— PROBLEM —
Set out every row below as a numbered list, leaving out any blank lines.

--

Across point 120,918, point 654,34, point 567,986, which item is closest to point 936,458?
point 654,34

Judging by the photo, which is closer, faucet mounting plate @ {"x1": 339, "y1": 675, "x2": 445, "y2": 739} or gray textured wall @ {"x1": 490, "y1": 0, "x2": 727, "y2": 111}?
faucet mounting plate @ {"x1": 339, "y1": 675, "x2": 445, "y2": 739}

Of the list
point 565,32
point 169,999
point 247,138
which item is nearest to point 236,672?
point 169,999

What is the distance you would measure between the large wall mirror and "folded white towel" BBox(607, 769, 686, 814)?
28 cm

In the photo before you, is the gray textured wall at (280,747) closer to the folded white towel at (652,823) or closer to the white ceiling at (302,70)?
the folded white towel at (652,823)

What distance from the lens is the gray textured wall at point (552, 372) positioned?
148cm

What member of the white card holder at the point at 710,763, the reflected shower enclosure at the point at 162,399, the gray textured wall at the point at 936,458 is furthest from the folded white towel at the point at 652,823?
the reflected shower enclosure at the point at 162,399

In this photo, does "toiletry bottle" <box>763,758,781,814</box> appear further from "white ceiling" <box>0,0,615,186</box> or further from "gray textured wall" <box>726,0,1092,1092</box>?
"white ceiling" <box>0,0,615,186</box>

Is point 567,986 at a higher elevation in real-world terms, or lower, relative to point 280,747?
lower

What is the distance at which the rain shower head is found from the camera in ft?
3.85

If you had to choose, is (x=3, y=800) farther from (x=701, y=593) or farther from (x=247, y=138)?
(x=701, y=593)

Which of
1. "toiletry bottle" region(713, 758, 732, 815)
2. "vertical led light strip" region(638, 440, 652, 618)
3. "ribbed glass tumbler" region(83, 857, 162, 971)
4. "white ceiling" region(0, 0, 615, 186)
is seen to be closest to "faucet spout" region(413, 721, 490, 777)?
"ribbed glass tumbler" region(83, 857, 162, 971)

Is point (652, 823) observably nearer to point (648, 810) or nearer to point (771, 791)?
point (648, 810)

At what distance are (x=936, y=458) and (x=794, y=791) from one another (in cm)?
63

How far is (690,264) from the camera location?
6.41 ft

--

— FULL OUTPUT —
1. Across point 120,918, point 654,34, point 567,986, which item is closest to point 936,458?
2. point 654,34
3. Judging by the photo, which is closer, faucet mounting plate @ {"x1": 339, "y1": 675, "x2": 445, "y2": 739} or gray textured wall @ {"x1": 490, "y1": 0, "x2": 727, "y2": 111}?
4. faucet mounting plate @ {"x1": 339, "y1": 675, "x2": 445, "y2": 739}
5. Of the list
6. point 565,32
7. point 169,999
8. point 247,138
9. which item is nearest to point 236,672?
10. point 169,999
11. What is the distance you would measure between the large wall mirror and "folded white towel" BBox(607, 769, 686, 814)?
12. 28 cm
13. In the photo before you, is the gray textured wall at (280,747) closer to the folded white towel at (652,823) or closer to the white ceiling at (302,70)?
14. the folded white towel at (652,823)
15. What distance from the lens is the gray textured wall at point (552, 372) positioned?
16. 148cm
17. What member of the white card holder at the point at 710,763, the reflected shower enclosure at the point at 162,399, the gray textured wall at the point at 936,458 is furthest from the folded white towel at the point at 652,823?
18. the reflected shower enclosure at the point at 162,399
19. In this photo, does "toiletry bottle" <box>763,758,781,814</box> appear further from "white ceiling" <box>0,0,615,186</box> or further from "gray textured wall" <box>726,0,1092,1092</box>?
20. "white ceiling" <box>0,0,615,186</box>
21. Is point 567,986 at a higher elevation in real-world terms, or lower, relative to point 280,747?
22. lower
23. What is the distance at which the rain shower head is found from the camera in ft?
24. 3.85
25. If you had to choose, is (x=3, y=800) farther from (x=701, y=593) or farther from (x=247, y=138)?
26. (x=701, y=593)
27. Which of
28. 1. "toiletry bottle" region(713, 758, 732, 815)
29. 2. "vertical led light strip" region(638, 440, 652, 618)
30. 3. "ribbed glass tumbler" region(83, 857, 162, 971)
31. 4. "white ceiling" region(0, 0, 615, 186)
32. is seen to be closest to "faucet spout" region(413, 721, 490, 777)?
33. "ribbed glass tumbler" region(83, 857, 162, 971)
34. Is point (652, 823) observably nearer to point (648, 810) or nearer to point (771, 791)?
35. point (648, 810)
36. At what distance are (x=936, y=458) and (x=794, y=791) from one another (in cm)?
37. 63
38. How far is (690,264) from the camera location?
39. 6.41 ft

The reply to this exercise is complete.